_GIVEN PROBLEM_:
Please copy the lines below word for word, leaving out the pictures.

_Records of spatial reasoning lines_:
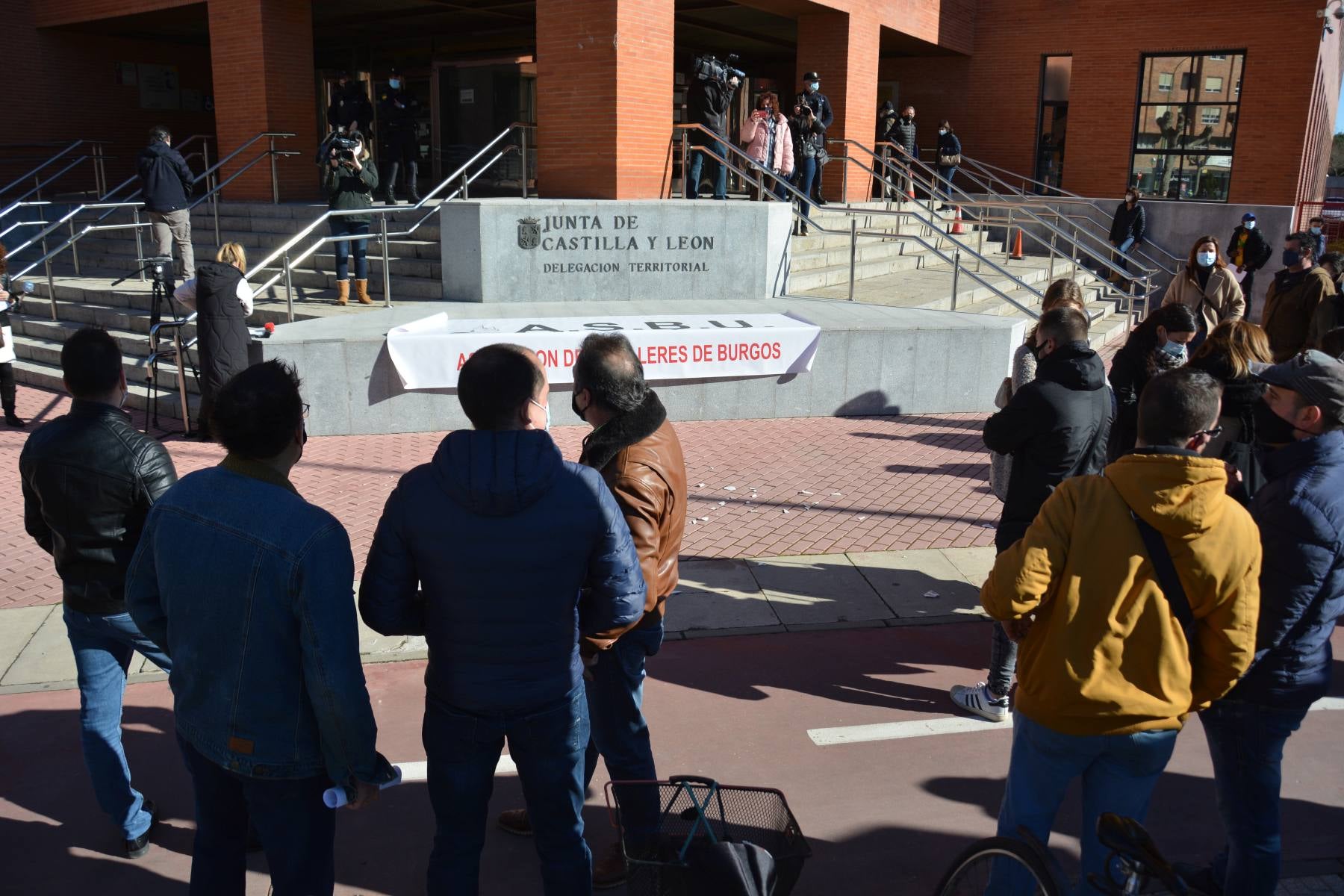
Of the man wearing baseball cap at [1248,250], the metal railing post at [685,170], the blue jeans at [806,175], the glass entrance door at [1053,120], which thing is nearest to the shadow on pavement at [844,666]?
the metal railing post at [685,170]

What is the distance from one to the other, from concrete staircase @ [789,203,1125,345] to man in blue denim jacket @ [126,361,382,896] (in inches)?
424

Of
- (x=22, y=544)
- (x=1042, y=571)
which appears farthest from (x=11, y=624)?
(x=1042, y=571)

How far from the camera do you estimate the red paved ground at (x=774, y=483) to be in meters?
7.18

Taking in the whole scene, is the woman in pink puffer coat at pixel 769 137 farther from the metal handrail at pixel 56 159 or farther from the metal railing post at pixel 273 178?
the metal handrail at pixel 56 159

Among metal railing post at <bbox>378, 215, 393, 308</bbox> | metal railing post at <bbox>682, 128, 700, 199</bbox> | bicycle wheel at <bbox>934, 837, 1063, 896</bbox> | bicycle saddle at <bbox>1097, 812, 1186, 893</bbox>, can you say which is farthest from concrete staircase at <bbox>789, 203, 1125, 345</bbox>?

_FULL SOLUTION_:
Of the man wearing baseball cap at [1248,250], the metal railing post at [685,170], the blue jeans at [806,175], the glass entrance door at [1053,120], which thing is nearest to the shadow on pavement at [844,666]?
the metal railing post at [685,170]

What is the distance from one to the other, from concrete staircase @ [789,203,1125,345] to man in blue denim jacket @ [126,361,382,896] (in inches)?
424

Of
- (x=22, y=544)
- (x=1042, y=571)
which appears farthest from (x=11, y=624)?
(x=1042, y=571)

How far from the camera do you estimate the red paved ground at (x=774, y=483) to be in meters?
7.18

Taking in the whole scene, is the woman in pink puffer coat at pixel 769 137 farther from the metal handrail at pixel 56 159 or farther from the metal railing post at pixel 273 178?
the metal handrail at pixel 56 159

Among metal railing post at <bbox>378, 215, 393, 308</bbox> | metal railing post at <bbox>682, 128, 700, 199</bbox> | bicycle wheel at <bbox>934, 837, 1063, 896</bbox> | bicycle saddle at <bbox>1097, 812, 1186, 893</bbox>, can you say which is farthest from concrete staircase at <bbox>789, 203, 1125, 345</bbox>?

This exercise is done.